*WHAT YOU ARE ASKED TO DO:* In full and without error, repeat the entries below.

*DATA SUPPLIED:*
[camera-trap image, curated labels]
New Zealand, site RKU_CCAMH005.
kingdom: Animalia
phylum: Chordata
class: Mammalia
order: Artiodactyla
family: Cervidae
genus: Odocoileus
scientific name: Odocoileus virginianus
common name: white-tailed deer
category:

*ANSWER TO THIS PROBLEM:*
[camera-trap image, curated labels]
New Zealand, site RKU_CCAMH005.
kingdom: Animalia
phylum: Chordata
class: Mammalia
order: Artiodactyla
family: Cervidae
genus: Odocoileus
scientific name: Odocoileus virginianus
common name: white-tailed deer
category:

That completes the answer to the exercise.